The law will give homosexual couples the same property and inheritance rights as married heterosexual couples and entitles them to the same pension, immigration and tax benefits.
After a two-week waiting period they will be able to legally register their partnerships for the first time.
For many of them, celebrations will be low-key.
"We're getting what we deserve," said Gary McKeever of The Rainbow Project, which provides information, education and training for gay and bisexual men in Northern Ireland, where the first partnerships will be registered on December 19.
"We have no plans to do anything spectacular. It's just going to be done in a dignified way," he added.
The usually flamboyant singer Elton John epitomises the fuss-free attitude many gay couples are adopting.
He and long-term partner David Furnish plan to tie the knot on December 21, the earliest possible date to do so in England.
"The ceremony will be very private, a small family affair, David's parents, my parents and the two of us. They'll be our witnesses," John told gay magazine Attitude.
NOT A MARRIAGE
Unlike those in Belgium, the Netherlands, Spain and Canada, Britain's civil partnership is not a marriage.
Civil partnership is formed when a couple sign certain documents in an exclusively civil procedure, whereas a marriage becomes binding when partners exchange spoken words in a civil or religious ceremony.
Debra Reynolds, a registrar in Brighton -- Britain's unofficial gay capital -- says many homosexual couples have been together for decades and want a simple ceremony, even though a service is not compulsory.
"I would say 75 percent are keen to have one (a ceremony) ...but I would also say a lot of people are saying 'We don't want any fuss'," Reynolds told Reuters.
Nevertheless, the new legislation has given a boost to companies eager to attract the so-called "pink pound".
A full-scale gay wedding show in London this month offered 100 displays from chocolate fountains to fuchsia commitment stationery. Firms promoted his-and-his cufflinks and wedding cakes topped with two male figurines.

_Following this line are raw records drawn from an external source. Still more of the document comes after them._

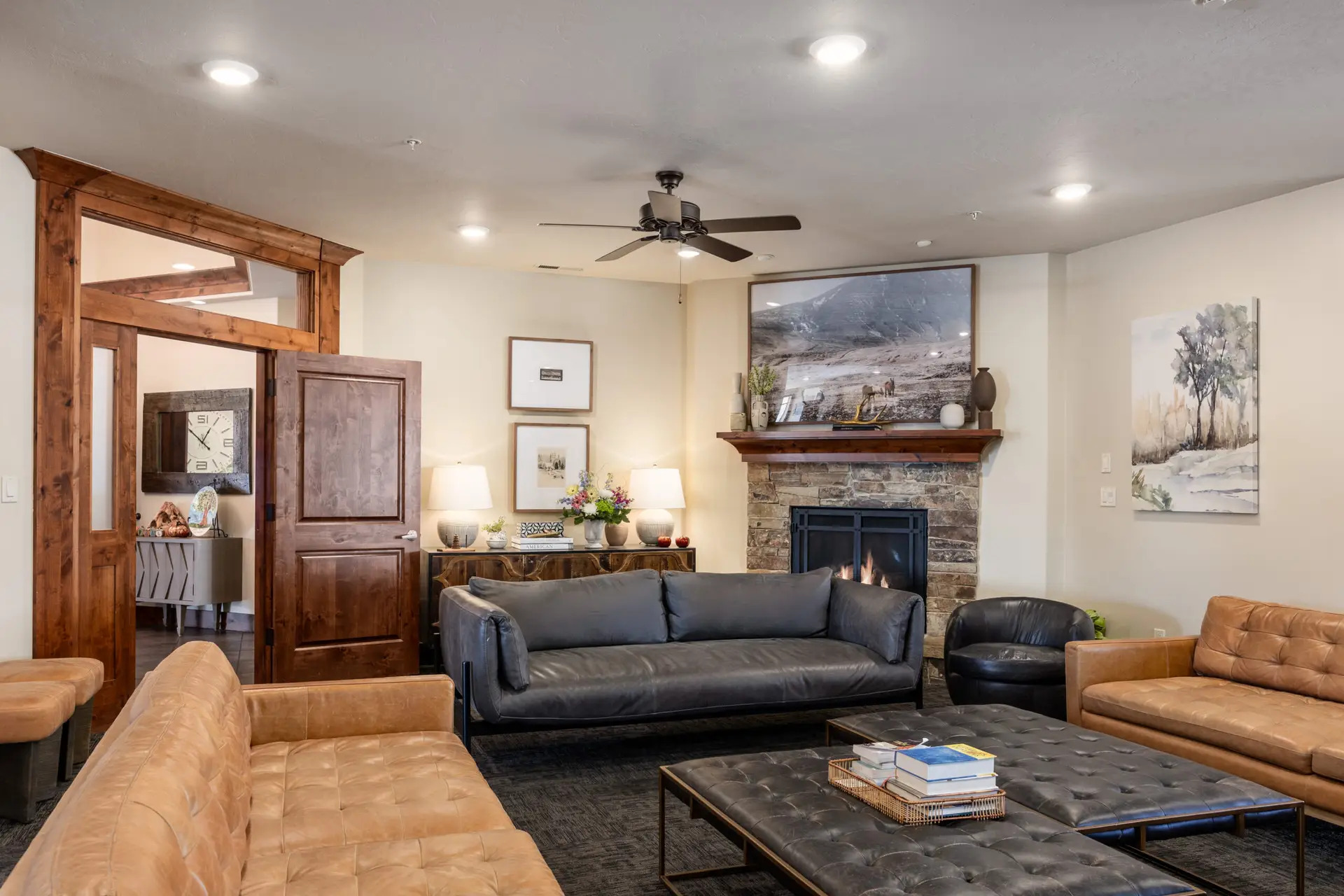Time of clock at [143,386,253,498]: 12:52
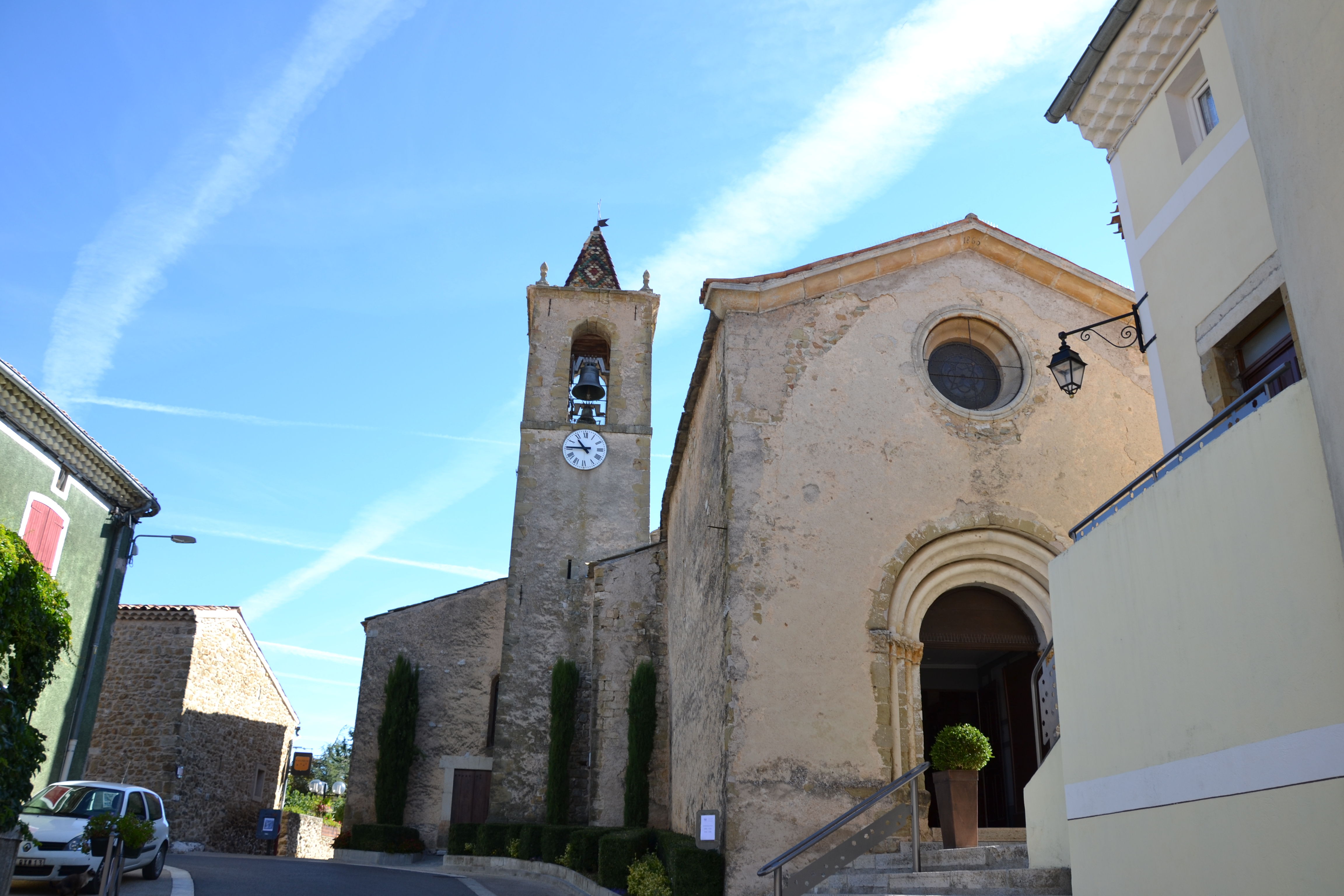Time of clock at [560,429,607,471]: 10:45
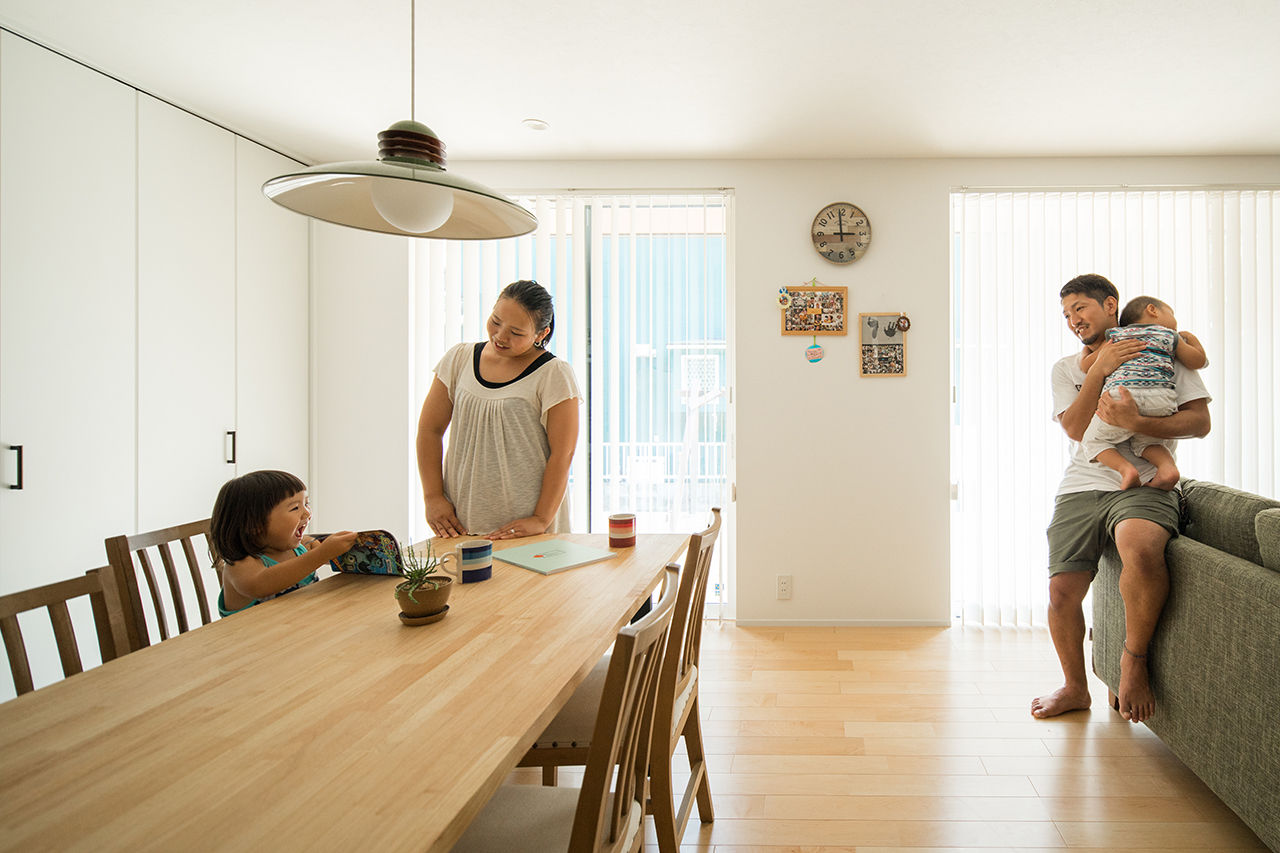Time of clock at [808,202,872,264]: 2:59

There has been little vocal opposition to the changes -- Elton John believes he and Furnish are "very lucky to live in Britain. I cannot think of a more tolerant place to live".
However, pockets of resistance to same-sex partnerships and to homosexuality remain, not least in Northern Ireland where.
"It's extremely significant and we're all happy about it (the new legislation) but we're not throwing our hands up in hysterics -- we'll leave it to the right wing elements in society to do that," Rainbow Project's McKeever said.
Homosexuality was legalised in Northern Ireland only in 1982 -- 15 years after England and Wales. At the time the Democratic Unionist Party (DUP), run then, as now, by Protestant cleric Ian Paisley, ran a "Save Ulster from Sodomy" campaign.
The DUP, the province's largest political party, opposed the civil partnership legislation but says it supports equality. Gay rights groups, though, are sceptical.
Earlier this month a DUP councillor said God sent Hurricane Katrina to punish New Orleans for organising a gay pride event.